━━━━━ DOCUMENT PASSAGE ━━━━━
NOT FOR RELEASE, PUBLICATION OR DISTRIBUTION, IN WHOLE OR IN PART, DIRECTLY OR INDIRECTLY, TO US PERSONS OR IN OR INTO THE UNITED STATES, CANADA, AUSTRALIA, THE REPUBLIC OF SOUTH AFRICA, THE REPUBLIC OF IRELAND, JAPAN, ANY MEMBER STATE OF THE EUROPEAN ECONOMIC AREA (OTHER THAN THE UK) OR ANY JURISDICTION IN WHICH THE SAME WOULD BE UNLAWFUL.
This announcement is an advertisement and not a prospectus. Investors should not purchase or subscribe for any transferable securities referred to in this announcement except on the basis of information contained in a prospectus to be published by the CATCo Reinsurance Opportunities Fund Ltd. (the "Company") in early November 2017. This announcement does not constitute or form part of, and should not be construed as, any offer for sale or subscription of, or solicitation of any offer to buy or subscribe for, any shares in the Company or securities in any other entity, in any jurisdiction, including the United States, nor shall it, or any part of it, or the fact of its distribution, form the basis of, or be relied on in connection with, any contract or investment decision whatsoever, in any jurisdiction. This announcement does not constitute a recommendation regarding any securities or act as an inducement to enter into any contract or commitment whatsoever.
13 October 2017
CATCo Reinsurance Opportunities Fund Ltd.
(the "Company" or "CATCo")
Publication of Circular and Notice of Special General Meeting
Following the Company's announcement on 2 October 2017 in relation to its intention to raise additional capital, CATCo Reinsurance Opportunities Fund Ltd. announces that it is convening a special general meeting (the "SGM") to be held at 10th Floor East, 141 Front Street, Hamilton HM19, Bermuda at 9.00 a.m. (Bermuda time) (1.00 p.m. London time) on 7 November 2017 to consider and, if thought fit, pass the resolutions detailed below. Resolution 1 will be proposed as an ordinary resolution. Resolution 2 will be proposed as a special resolution. In addition, the Company announces that it is intending to publish a prospectus in relation to an Initial Placing and Offer and a subsequent Placing Programme of C Shares in early November 2017.
━━━━━ INFORMATION SUPPLIED ━━━━━
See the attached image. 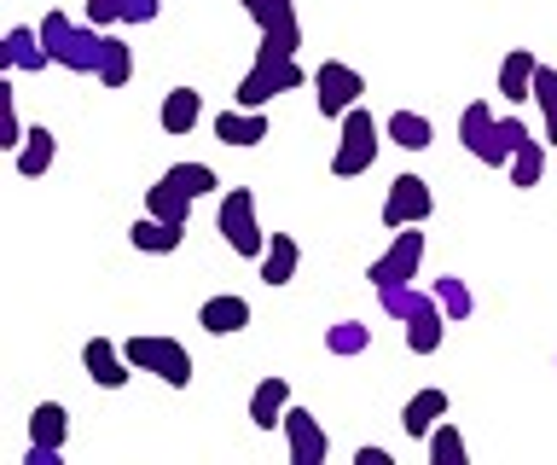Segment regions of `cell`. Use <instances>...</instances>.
Listing matches in <instances>:
<instances>
[{
  "instance_id": "obj_1",
  "label": "cell",
  "mask_w": 557,
  "mask_h": 465,
  "mask_svg": "<svg viewBox=\"0 0 557 465\" xmlns=\"http://www.w3.org/2000/svg\"><path fill=\"white\" fill-rule=\"evenodd\" d=\"M459 140H465V151H470L476 163L511 169V151L529 140V129H522L517 117H494L482 99H470V106L459 111Z\"/></svg>"
},
{
  "instance_id": "obj_2",
  "label": "cell",
  "mask_w": 557,
  "mask_h": 465,
  "mask_svg": "<svg viewBox=\"0 0 557 465\" xmlns=\"http://www.w3.org/2000/svg\"><path fill=\"white\" fill-rule=\"evenodd\" d=\"M296 88H302V64H296V53H285V47H273V41H261V47H256V64L244 71L238 94H233V106L268 111L278 94H296Z\"/></svg>"
},
{
  "instance_id": "obj_3",
  "label": "cell",
  "mask_w": 557,
  "mask_h": 465,
  "mask_svg": "<svg viewBox=\"0 0 557 465\" xmlns=\"http://www.w3.org/2000/svg\"><path fill=\"white\" fill-rule=\"evenodd\" d=\"M35 29H41L52 64H64V71H76V76H99V59H104V41H111V36H99V29L87 24V19L70 24L64 12H47V19L35 24Z\"/></svg>"
},
{
  "instance_id": "obj_4",
  "label": "cell",
  "mask_w": 557,
  "mask_h": 465,
  "mask_svg": "<svg viewBox=\"0 0 557 465\" xmlns=\"http://www.w3.org/2000/svg\"><path fill=\"white\" fill-rule=\"evenodd\" d=\"M377 146H383V123L366 106H355L343 117V129H337V146H331V175L337 181L366 175V169L377 163Z\"/></svg>"
},
{
  "instance_id": "obj_5",
  "label": "cell",
  "mask_w": 557,
  "mask_h": 465,
  "mask_svg": "<svg viewBox=\"0 0 557 465\" xmlns=\"http://www.w3.org/2000/svg\"><path fill=\"white\" fill-rule=\"evenodd\" d=\"M128 360H134V372H151V378H163L169 390H186L191 384V350L181 338H163V332H134L128 343Z\"/></svg>"
},
{
  "instance_id": "obj_6",
  "label": "cell",
  "mask_w": 557,
  "mask_h": 465,
  "mask_svg": "<svg viewBox=\"0 0 557 465\" xmlns=\"http://www.w3.org/2000/svg\"><path fill=\"white\" fill-rule=\"evenodd\" d=\"M215 228H221L226 245H233V256H256V262H261V250H268V238H273V233H261L250 186H226L221 204H215Z\"/></svg>"
},
{
  "instance_id": "obj_7",
  "label": "cell",
  "mask_w": 557,
  "mask_h": 465,
  "mask_svg": "<svg viewBox=\"0 0 557 465\" xmlns=\"http://www.w3.org/2000/svg\"><path fill=\"white\" fill-rule=\"evenodd\" d=\"M360 99H366V76L355 71V64L325 59L320 71H313V106H320V117H331V123H343V117L360 106Z\"/></svg>"
},
{
  "instance_id": "obj_8",
  "label": "cell",
  "mask_w": 557,
  "mask_h": 465,
  "mask_svg": "<svg viewBox=\"0 0 557 465\" xmlns=\"http://www.w3.org/2000/svg\"><path fill=\"white\" fill-rule=\"evenodd\" d=\"M430 210H435V193L418 175H395L389 193H383V228H424Z\"/></svg>"
},
{
  "instance_id": "obj_9",
  "label": "cell",
  "mask_w": 557,
  "mask_h": 465,
  "mask_svg": "<svg viewBox=\"0 0 557 465\" xmlns=\"http://www.w3.org/2000/svg\"><path fill=\"white\" fill-rule=\"evenodd\" d=\"M418 262H424V233H418V228H395V245L377 256L366 280H372L377 291L383 285H412L418 280Z\"/></svg>"
},
{
  "instance_id": "obj_10",
  "label": "cell",
  "mask_w": 557,
  "mask_h": 465,
  "mask_svg": "<svg viewBox=\"0 0 557 465\" xmlns=\"http://www.w3.org/2000/svg\"><path fill=\"white\" fill-rule=\"evenodd\" d=\"M244 19H250L261 29V41L285 47V53H296L302 47V24H296V0H238Z\"/></svg>"
},
{
  "instance_id": "obj_11",
  "label": "cell",
  "mask_w": 557,
  "mask_h": 465,
  "mask_svg": "<svg viewBox=\"0 0 557 465\" xmlns=\"http://www.w3.org/2000/svg\"><path fill=\"white\" fill-rule=\"evenodd\" d=\"M278 430H285V454H290V465H320V460L331 454V430L313 419L308 407H290Z\"/></svg>"
},
{
  "instance_id": "obj_12",
  "label": "cell",
  "mask_w": 557,
  "mask_h": 465,
  "mask_svg": "<svg viewBox=\"0 0 557 465\" xmlns=\"http://www.w3.org/2000/svg\"><path fill=\"white\" fill-rule=\"evenodd\" d=\"M82 367H87V378H94L99 390H122L128 372H134V360H128V350H116L111 338H87L82 343Z\"/></svg>"
},
{
  "instance_id": "obj_13",
  "label": "cell",
  "mask_w": 557,
  "mask_h": 465,
  "mask_svg": "<svg viewBox=\"0 0 557 465\" xmlns=\"http://www.w3.org/2000/svg\"><path fill=\"white\" fill-rule=\"evenodd\" d=\"M198 326L209 338H233L250 326V297H238V291H215V297L198 303Z\"/></svg>"
},
{
  "instance_id": "obj_14",
  "label": "cell",
  "mask_w": 557,
  "mask_h": 465,
  "mask_svg": "<svg viewBox=\"0 0 557 465\" xmlns=\"http://www.w3.org/2000/svg\"><path fill=\"white\" fill-rule=\"evenodd\" d=\"M290 413V378L285 372H268L261 384L250 390V425L256 430H278Z\"/></svg>"
},
{
  "instance_id": "obj_15",
  "label": "cell",
  "mask_w": 557,
  "mask_h": 465,
  "mask_svg": "<svg viewBox=\"0 0 557 465\" xmlns=\"http://www.w3.org/2000/svg\"><path fill=\"white\" fill-rule=\"evenodd\" d=\"M447 390H435V384H424V390H418V395H407V407H400V430H407V437L412 442H424L430 437V430L435 425H442L447 419Z\"/></svg>"
},
{
  "instance_id": "obj_16",
  "label": "cell",
  "mask_w": 557,
  "mask_h": 465,
  "mask_svg": "<svg viewBox=\"0 0 557 465\" xmlns=\"http://www.w3.org/2000/svg\"><path fill=\"white\" fill-rule=\"evenodd\" d=\"M273 134V123H268V111H250V106H226L221 117H215V140L221 146H261Z\"/></svg>"
},
{
  "instance_id": "obj_17",
  "label": "cell",
  "mask_w": 557,
  "mask_h": 465,
  "mask_svg": "<svg viewBox=\"0 0 557 465\" xmlns=\"http://www.w3.org/2000/svg\"><path fill=\"white\" fill-rule=\"evenodd\" d=\"M534 76H540V59L529 53V47H511V53L499 59V99H505V106L534 99Z\"/></svg>"
},
{
  "instance_id": "obj_18",
  "label": "cell",
  "mask_w": 557,
  "mask_h": 465,
  "mask_svg": "<svg viewBox=\"0 0 557 465\" xmlns=\"http://www.w3.org/2000/svg\"><path fill=\"white\" fill-rule=\"evenodd\" d=\"M157 123H163L169 140H186V134L203 123V94H198V88H169V94H163V111H157Z\"/></svg>"
},
{
  "instance_id": "obj_19",
  "label": "cell",
  "mask_w": 557,
  "mask_h": 465,
  "mask_svg": "<svg viewBox=\"0 0 557 465\" xmlns=\"http://www.w3.org/2000/svg\"><path fill=\"white\" fill-rule=\"evenodd\" d=\"M0 64L7 71H47V41H41V29H29V24H12L7 29V47H0Z\"/></svg>"
},
{
  "instance_id": "obj_20",
  "label": "cell",
  "mask_w": 557,
  "mask_h": 465,
  "mask_svg": "<svg viewBox=\"0 0 557 465\" xmlns=\"http://www.w3.org/2000/svg\"><path fill=\"white\" fill-rule=\"evenodd\" d=\"M128 238H134V250H146V256H174L186 245V228L181 221H163V216H139L128 228Z\"/></svg>"
},
{
  "instance_id": "obj_21",
  "label": "cell",
  "mask_w": 557,
  "mask_h": 465,
  "mask_svg": "<svg viewBox=\"0 0 557 465\" xmlns=\"http://www.w3.org/2000/svg\"><path fill=\"white\" fill-rule=\"evenodd\" d=\"M52 158H59V134H52V129H29L24 146L12 151V169H17L24 181H41L47 169H52Z\"/></svg>"
},
{
  "instance_id": "obj_22",
  "label": "cell",
  "mask_w": 557,
  "mask_h": 465,
  "mask_svg": "<svg viewBox=\"0 0 557 465\" xmlns=\"http://www.w3.org/2000/svg\"><path fill=\"white\" fill-rule=\"evenodd\" d=\"M442 332H447V308H442V297H424V308L407 320V350L412 355H435L442 350Z\"/></svg>"
},
{
  "instance_id": "obj_23",
  "label": "cell",
  "mask_w": 557,
  "mask_h": 465,
  "mask_svg": "<svg viewBox=\"0 0 557 465\" xmlns=\"http://www.w3.org/2000/svg\"><path fill=\"white\" fill-rule=\"evenodd\" d=\"M296 268H302V245H296L290 233H273L268 250H261V280H268L273 291L296 280Z\"/></svg>"
},
{
  "instance_id": "obj_24",
  "label": "cell",
  "mask_w": 557,
  "mask_h": 465,
  "mask_svg": "<svg viewBox=\"0 0 557 465\" xmlns=\"http://www.w3.org/2000/svg\"><path fill=\"white\" fill-rule=\"evenodd\" d=\"M383 134H389L400 151H424L435 140V129H430L424 111H389V117H383Z\"/></svg>"
},
{
  "instance_id": "obj_25",
  "label": "cell",
  "mask_w": 557,
  "mask_h": 465,
  "mask_svg": "<svg viewBox=\"0 0 557 465\" xmlns=\"http://www.w3.org/2000/svg\"><path fill=\"white\" fill-rule=\"evenodd\" d=\"M146 216H163V221H181V228H186V221H191V193H186L181 181L163 175V181L146 193Z\"/></svg>"
},
{
  "instance_id": "obj_26",
  "label": "cell",
  "mask_w": 557,
  "mask_h": 465,
  "mask_svg": "<svg viewBox=\"0 0 557 465\" xmlns=\"http://www.w3.org/2000/svg\"><path fill=\"white\" fill-rule=\"evenodd\" d=\"M424 454H430V465H470V442H465V430L453 419H442L424 437Z\"/></svg>"
},
{
  "instance_id": "obj_27",
  "label": "cell",
  "mask_w": 557,
  "mask_h": 465,
  "mask_svg": "<svg viewBox=\"0 0 557 465\" xmlns=\"http://www.w3.org/2000/svg\"><path fill=\"white\" fill-rule=\"evenodd\" d=\"M64 437H70V413L59 402H41V407L29 413V442L59 448V454H64Z\"/></svg>"
},
{
  "instance_id": "obj_28",
  "label": "cell",
  "mask_w": 557,
  "mask_h": 465,
  "mask_svg": "<svg viewBox=\"0 0 557 465\" xmlns=\"http://www.w3.org/2000/svg\"><path fill=\"white\" fill-rule=\"evenodd\" d=\"M128 76H134V47L128 41H122V36H111V41H104V59H99V88H128Z\"/></svg>"
},
{
  "instance_id": "obj_29",
  "label": "cell",
  "mask_w": 557,
  "mask_h": 465,
  "mask_svg": "<svg viewBox=\"0 0 557 465\" xmlns=\"http://www.w3.org/2000/svg\"><path fill=\"white\" fill-rule=\"evenodd\" d=\"M540 175H546V146L529 134V140L511 151V186H517V193H529V186H540Z\"/></svg>"
},
{
  "instance_id": "obj_30",
  "label": "cell",
  "mask_w": 557,
  "mask_h": 465,
  "mask_svg": "<svg viewBox=\"0 0 557 465\" xmlns=\"http://www.w3.org/2000/svg\"><path fill=\"white\" fill-rule=\"evenodd\" d=\"M169 181H181L191 198H209V193H221V175H215V163H174V169H169Z\"/></svg>"
},
{
  "instance_id": "obj_31",
  "label": "cell",
  "mask_w": 557,
  "mask_h": 465,
  "mask_svg": "<svg viewBox=\"0 0 557 465\" xmlns=\"http://www.w3.org/2000/svg\"><path fill=\"white\" fill-rule=\"evenodd\" d=\"M366 343H372V326H360V320H337V326L325 332V350H331V355H360Z\"/></svg>"
},
{
  "instance_id": "obj_32",
  "label": "cell",
  "mask_w": 557,
  "mask_h": 465,
  "mask_svg": "<svg viewBox=\"0 0 557 465\" xmlns=\"http://www.w3.org/2000/svg\"><path fill=\"white\" fill-rule=\"evenodd\" d=\"M534 99H540V111H546V140L557 146V71H552V64H540V76H534Z\"/></svg>"
},
{
  "instance_id": "obj_33",
  "label": "cell",
  "mask_w": 557,
  "mask_h": 465,
  "mask_svg": "<svg viewBox=\"0 0 557 465\" xmlns=\"http://www.w3.org/2000/svg\"><path fill=\"white\" fill-rule=\"evenodd\" d=\"M435 297H442L447 320H470V308H476V303H470V291H465V280H453V273H447V280H435Z\"/></svg>"
},
{
  "instance_id": "obj_34",
  "label": "cell",
  "mask_w": 557,
  "mask_h": 465,
  "mask_svg": "<svg viewBox=\"0 0 557 465\" xmlns=\"http://www.w3.org/2000/svg\"><path fill=\"white\" fill-rule=\"evenodd\" d=\"M122 7H128V0H87L82 19L94 24V29H111V24H122Z\"/></svg>"
},
{
  "instance_id": "obj_35",
  "label": "cell",
  "mask_w": 557,
  "mask_h": 465,
  "mask_svg": "<svg viewBox=\"0 0 557 465\" xmlns=\"http://www.w3.org/2000/svg\"><path fill=\"white\" fill-rule=\"evenodd\" d=\"M157 12H163V0H128V7H122V24H157Z\"/></svg>"
},
{
  "instance_id": "obj_36",
  "label": "cell",
  "mask_w": 557,
  "mask_h": 465,
  "mask_svg": "<svg viewBox=\"0 0 557 465\" xmlns=\"http://www.w3.org/2000/svg\"><path fill=\"white\" fill-rule=\"evenodd\" d=\"M64 454L59 448H41V442H29V454H24V465H59Z\"/></svg>"
},
{
  "instance_id": "obj_37",
  "label": "cell",
  "mask_w": 557,
  "mask_h": 465,
  "mask_svg": "<svg viewBox=\"0 0 557 465\" xmlns=\"http://www.w3.org/2000/svg\"><path fill=\"white\" fill-rule=\"evenodd\" d=\"M355 465H389V448H372V442H366V448H355Z\"/></svg>"
}]
</instances>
━━━━━
TASK DESCRIPTION:
Write the next part of the announcement about CATCo's special general meeting, starting after its final sentence. The listing comes from a different source than the announcement.

RIGHT ANSWER:
THAT, the authorised share capital of the Company of US$74,019,867.40 divided into 1,500,000,0000 unclassified shares of US$0.0001 and B shares of such nominal value as the Directors may determine upon issue be redesignated such that it is divided into 2,500,000,000 unclassified shares of US$0.0001 and B shares of such nominal value as the Directors may determine upon issue, each having the rights and being subject to the restrictions as set out in the Bye-Laws of the Company, and the Company be and is hereby generally and unconditionally authorised to make such filings and take such other actions as may be required to implement the re-designation of the authorised share capital.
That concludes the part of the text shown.